■ **Prompt**: Each line of the data is to be output verbatim, with the images removed.

■ **Records supplied**:
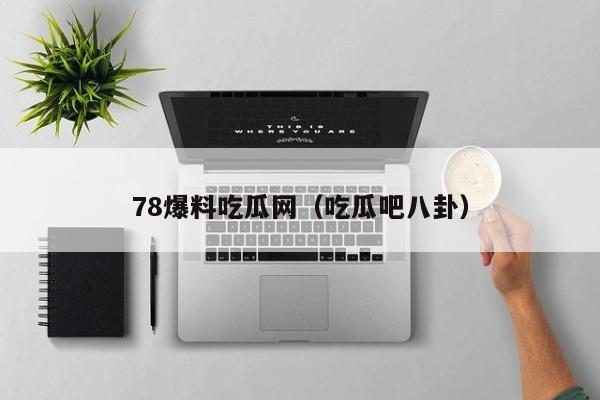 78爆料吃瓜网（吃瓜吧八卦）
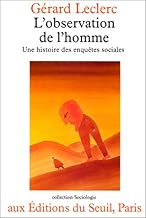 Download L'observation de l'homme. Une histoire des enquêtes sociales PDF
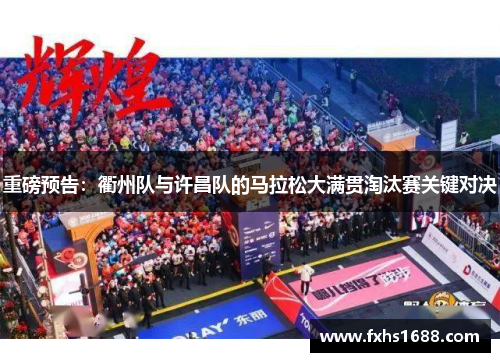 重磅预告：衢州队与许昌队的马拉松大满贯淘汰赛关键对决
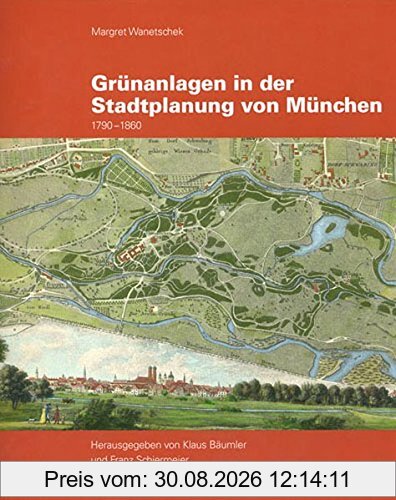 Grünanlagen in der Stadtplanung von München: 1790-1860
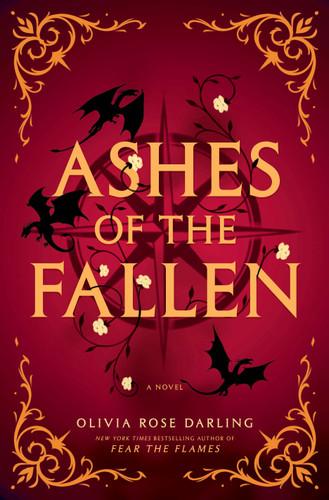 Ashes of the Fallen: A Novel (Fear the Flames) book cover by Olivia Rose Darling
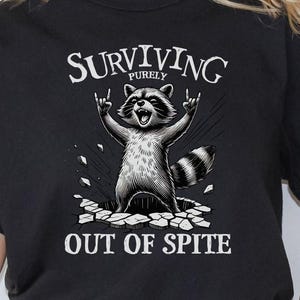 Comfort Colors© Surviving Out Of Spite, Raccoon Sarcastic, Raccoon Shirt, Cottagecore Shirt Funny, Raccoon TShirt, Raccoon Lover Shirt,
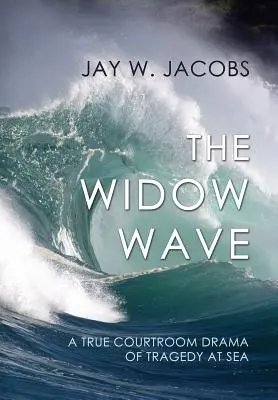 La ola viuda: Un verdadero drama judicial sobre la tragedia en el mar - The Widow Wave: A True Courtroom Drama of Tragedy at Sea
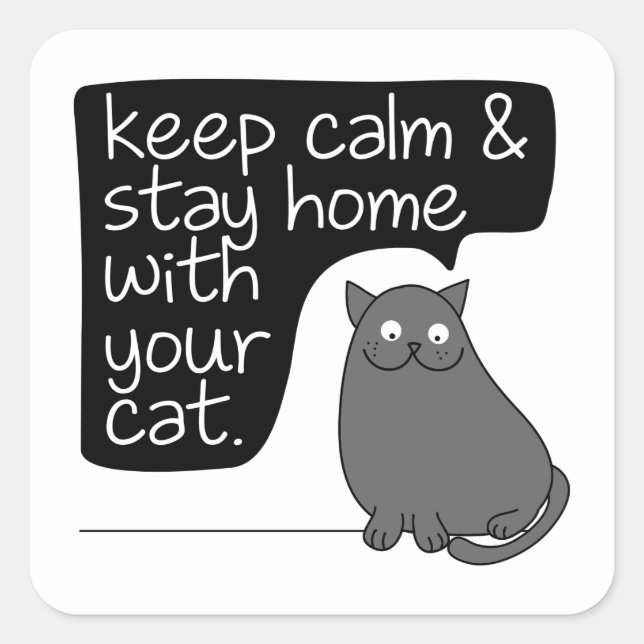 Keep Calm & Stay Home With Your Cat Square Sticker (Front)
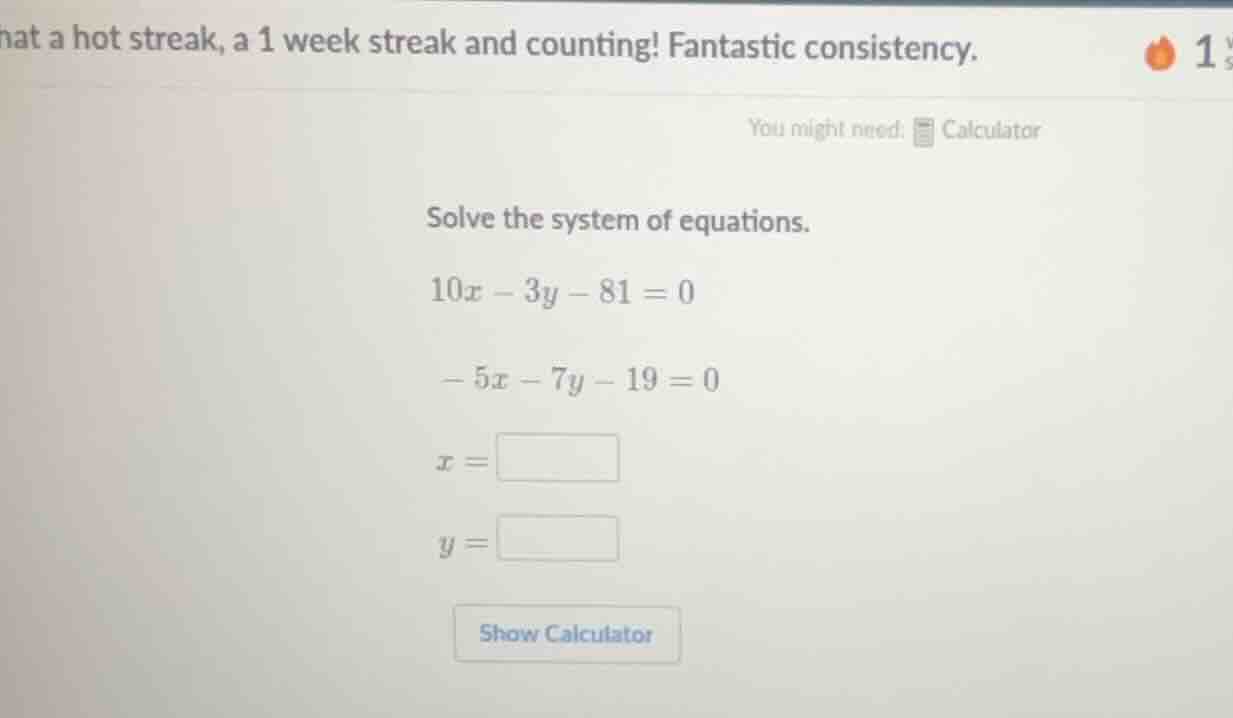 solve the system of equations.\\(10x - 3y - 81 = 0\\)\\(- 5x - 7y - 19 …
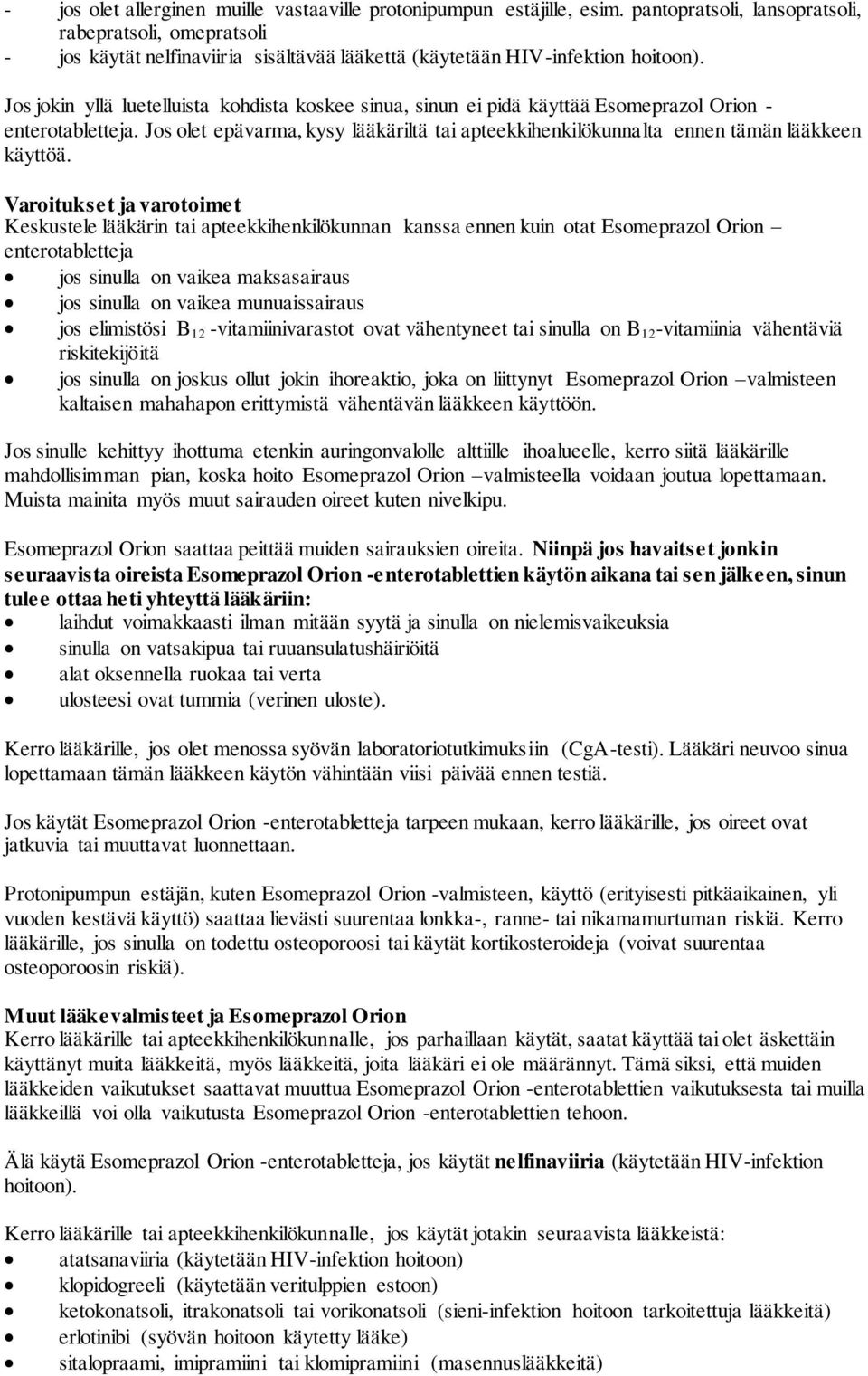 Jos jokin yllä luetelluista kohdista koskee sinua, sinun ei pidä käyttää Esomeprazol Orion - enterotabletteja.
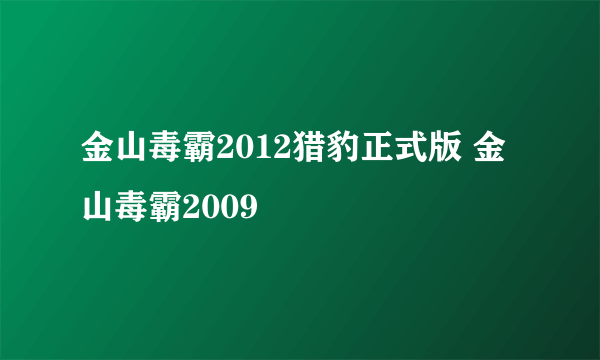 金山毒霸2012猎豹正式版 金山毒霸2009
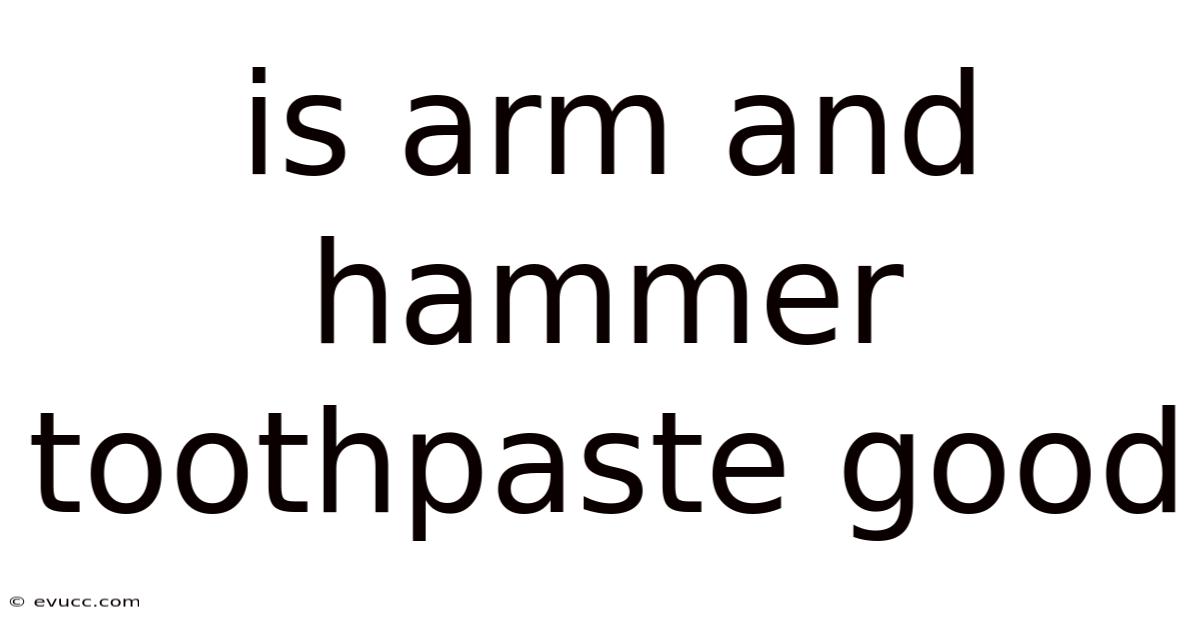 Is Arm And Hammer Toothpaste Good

■ **Solution to the problem**:
 78爆料吃瓜网（吃瓜吧八卦）
 Download L'observation de l'homme. Une histoire des enquêtes sociales PDF
 重磅预告：衢州队与许昌队的马拉松大满贯淘汰赛关键对决
 Grünanlagen in der Stadtplanung von München: 1790-1860
 Ashes of the Fallen: A Novel (Fear the Flames) book cover by Olivia Rose Darling
 Comfort Colors© Surviving Out Of Spite, Raccoon Sarcastic, Raccoon Shirt, Cottagecore Shirt Funny, Raccoon TShirt, Raccoon Lover Shirt,
 La ola viuda: Un verdadero drama judicial sobre la tragedia en el mar - The Widow Wave: A True Courtroom Drama of Tragedy at Sea
 Keep Calm & Stay Home With Your Cat Square Sticker (Front)
 solve the system of equations.\\(10x - 3y - 81 = 0\\)\\(- 5x - 7y - 19 …
 Jos jokin yllä luetelluista kohdista koskee sinua, sinun ei pidä käyttää Esomeprazol Orion - enterotabletteja.
 金山毒霸2012猎豹正式版 金山毒霸2009
 Is Arm And Hammer Toothpaste Good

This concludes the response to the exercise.